### TRECHO DO TEXTO

************

Algumas versões atribuem a origem da festa a milagres, como a promessa feita por pescadores em meio a uma temporada de pesca ruim, comprometendo-se a realizar uma procissão marítima anual caso a situação melhorasse

Por: Redação em 7 de março de 2025

 

A fé é um fenômeno complexo e de difícil explicação, assim como as origens da centenária Festa das Canoas, cercada por diversas narrativas que, embora distintas, compartilham uma mesma essência: a crença de que tudo pode melhorar. Não se sabe ao certo quem foram os primeiros pescadores nem quais motivações os levaram a celebrar o Divino Espírito Santo. Algumas versões atribuem a origem da festa a milagres, como a promessa feita por pescadores em meio a uma temporada de pesca ruim, comprometendo-se a realizar uma procissão marítima anual caso a situação melhorasse. Outras histórias mencionam a cura da filha de um pescador, que teria motivado a criação da celebração, enquanto há relatos que associam a festa à sobrevivência de tripulantes após um naufrágio, os quais teriam prometido instituir o evento como forma de agradecimento.

 

Independentemente da versão, há 115 anos surgiu a mais tradicional festividade de Marataízes, intimamente ligada à história da cidade. Um grupo de pescadores e suas famílias decidiram reunir-se para celebrar o Divino Espírito Santo, realizando a festa anualmente após o término da temporada de verão.

************

[Registros de anotação de detecção]
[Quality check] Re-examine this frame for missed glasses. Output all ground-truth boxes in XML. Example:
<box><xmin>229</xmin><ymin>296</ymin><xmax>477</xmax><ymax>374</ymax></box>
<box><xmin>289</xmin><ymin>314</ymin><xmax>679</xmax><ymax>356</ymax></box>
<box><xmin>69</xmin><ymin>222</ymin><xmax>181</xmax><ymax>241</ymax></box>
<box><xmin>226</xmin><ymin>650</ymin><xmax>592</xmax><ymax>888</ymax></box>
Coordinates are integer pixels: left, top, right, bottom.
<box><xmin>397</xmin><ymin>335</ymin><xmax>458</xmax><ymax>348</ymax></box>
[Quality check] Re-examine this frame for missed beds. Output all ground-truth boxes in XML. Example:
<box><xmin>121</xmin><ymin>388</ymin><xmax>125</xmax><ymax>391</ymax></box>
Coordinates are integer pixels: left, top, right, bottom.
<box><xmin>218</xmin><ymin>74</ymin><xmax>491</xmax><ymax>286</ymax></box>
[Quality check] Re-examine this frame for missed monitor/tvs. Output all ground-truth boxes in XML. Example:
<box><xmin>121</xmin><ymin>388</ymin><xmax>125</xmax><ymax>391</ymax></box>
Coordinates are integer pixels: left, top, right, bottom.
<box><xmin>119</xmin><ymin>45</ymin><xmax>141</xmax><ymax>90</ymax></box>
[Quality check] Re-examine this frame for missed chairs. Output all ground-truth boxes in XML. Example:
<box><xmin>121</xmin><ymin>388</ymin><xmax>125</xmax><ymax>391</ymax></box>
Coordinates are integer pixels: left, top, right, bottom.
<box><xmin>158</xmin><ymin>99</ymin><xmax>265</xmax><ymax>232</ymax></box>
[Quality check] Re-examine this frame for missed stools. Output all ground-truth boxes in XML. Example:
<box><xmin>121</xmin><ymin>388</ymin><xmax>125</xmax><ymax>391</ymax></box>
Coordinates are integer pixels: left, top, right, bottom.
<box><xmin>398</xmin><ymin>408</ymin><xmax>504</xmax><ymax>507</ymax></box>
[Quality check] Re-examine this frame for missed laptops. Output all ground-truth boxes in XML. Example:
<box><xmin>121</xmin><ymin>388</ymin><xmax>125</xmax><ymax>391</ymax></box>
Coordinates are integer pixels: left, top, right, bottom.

************

### ENUNCIADO 1
Devolva, sem nenhuma alteração, tudo o que vai de "Por: Redação em" até "forma de agradecimento." no texto sobre a Festa das Canoas.
### ENUNCIADO 2
Indique se cada afirmação abaixo está de acordo com o texto sobre a Festa das Canoas. Responda sim ou não e cite as palavras do texto que decidem cada caso.
(a) A festa surgiu há 115 anos.
(b) Sabe-se quem foram os primeiros pescadores da festa.
(c) A festa é realizada antes da temporada de verão.
### ENUNCIADO 3
Escreva a continuação do texto sobre a Festa das Canoas a partir da última frase apresentada.

### RESULTADO 1
Por: Redação em 7 de março de 2025

 

A fé é um fenômeno complexo e de difícil explicação, assim como as origens da centenária Festa das Canoas, cercada por diversas narrativas que, embora distintas, compartilham uma mesma essência: a crença de que tudo pode melhorar. Não se sabe ao certo quem foram os primeiros pescadores nem quais motivações os levaram a celebrar o Divino Espírito Santo. Algumas versões atribuem a origem da festa a milagres, como a promessa feita por pescadores em meio a uma temporada de pesca ruim, comprometendo-se a realizar uma procissão marítima anual caso a situação melhorasse. Outras histórias mencionam a cura da filha de um pescador, que teria motivado a criação da celebração, enquanto há relatos que associam a festa à sobrevivência de tripulantes após um naufrágio, os quais teriam prometido instituir o evento como forma de agradecimento.

### RESULTADO 2
(a) Sim: "há 115 anos surgiu a mais tradicional festividade de Marataízes".
(b) Não: "Não se sabe ao certo quem foram os primeiros pescadores".
(c) Não: "realizando a festa anualmente após o término da temporada de verão".

### RESULTADO 3
No início do século XX, o turismo começou a ganhar impulso mundial. No Espírito Santo não foi diferente, famílias do interior da região sul do estado, ao viajarem durante o verão, encantavam-se com as praias do litoral de Marataízes. Acreditavam que o contato com aquele ambiente belo e bucólico traria benefícios para a saúde, a alma e a vida como um todo. A Estrada de Ferro Sul do Espírito Santo (EFSES), concluída na década de 1920, facilitou o acesso de visitantes, especialmente de Cachoeiro de Itapemirim, que se maravilhavam com as paisagens litorâneas.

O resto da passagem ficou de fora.